In an echo of the Super Bowl, in which two brother coaches faced each other on opposite sides of the football field, the coaches of all three high school teams in the Roar were brothers. Each of Schreiber brother coaches track. Brother Nate coached the Waterford High School team to victory in the Roar while brother Jeff took his team from Germantown to second place. Brother Bob's team from Genesee took third.
A couple of New Berlin women did well in the 30 to 39 competition. Stephanie Wehrman captured first with a time of 33:44 and Tracey Camier was third with a time of 54:22. In between was Tammy Simonson, the project engineer for transportation for New Berlin, who took second at 51:29.
Getting help for a little fun
The Roar wasn't a fundraiser - it was a "fun raiser," said Ziino, who acknowledged the efforts of those who helped everyone share the fun.
Just before the race, the Northern Lites sporting goods in Medford announced it would pick up the tab for snowshoe rentals. It turned out that quite a few used the rentals, Ziino said.
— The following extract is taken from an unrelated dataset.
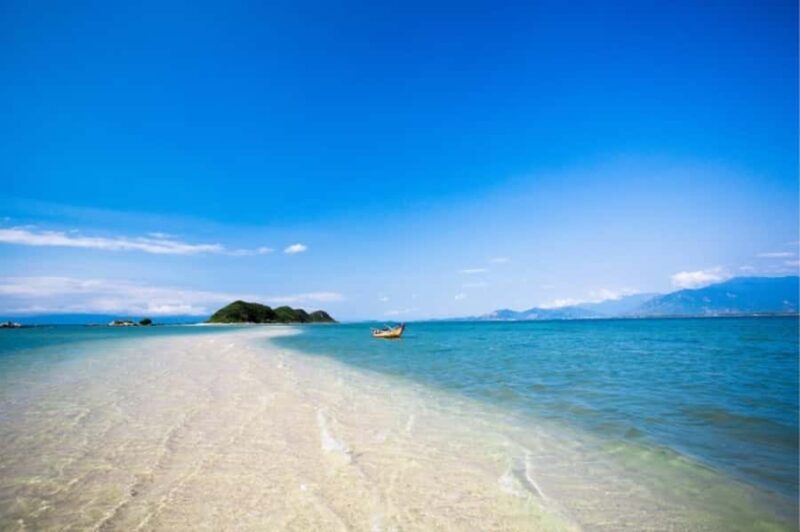 Nha Trang: Snorkeling at Marine Park with Lunch - FAQs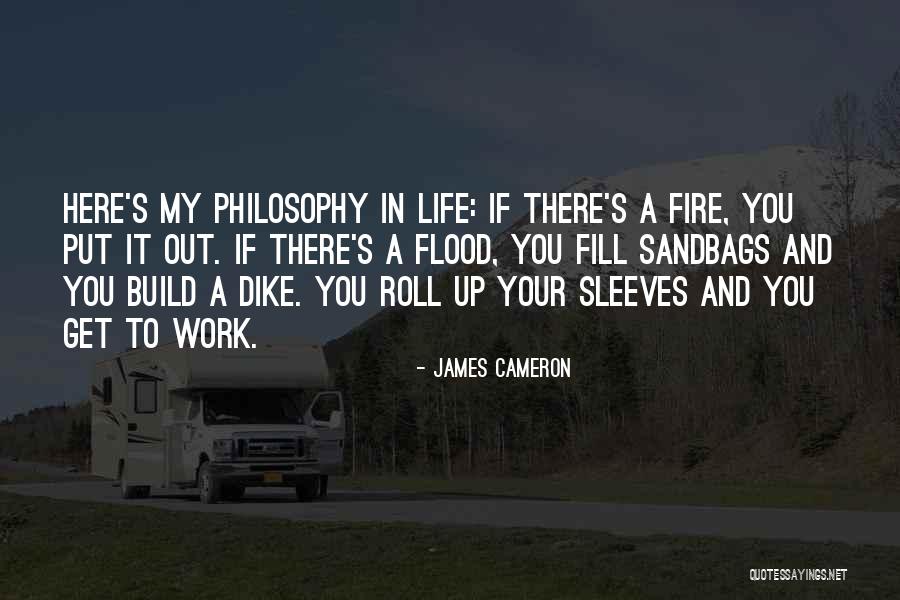 Owncaricature Quotes By James Cameron Owncaricature Quotes By James Cameron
Many racers remarked about how well the Lions planned the event, from marking the trail clearly to having a timing service from Wausau provide accurate and detailed times.
Ziino paid tribute to the city, which groomed the trail by beforehand and did a final grooming the morning of the event.
He already plans to do it again next winter. While Ziino said he was happy with the first-year turnout of 55 racers, some of them told him to expect three times that many next winter.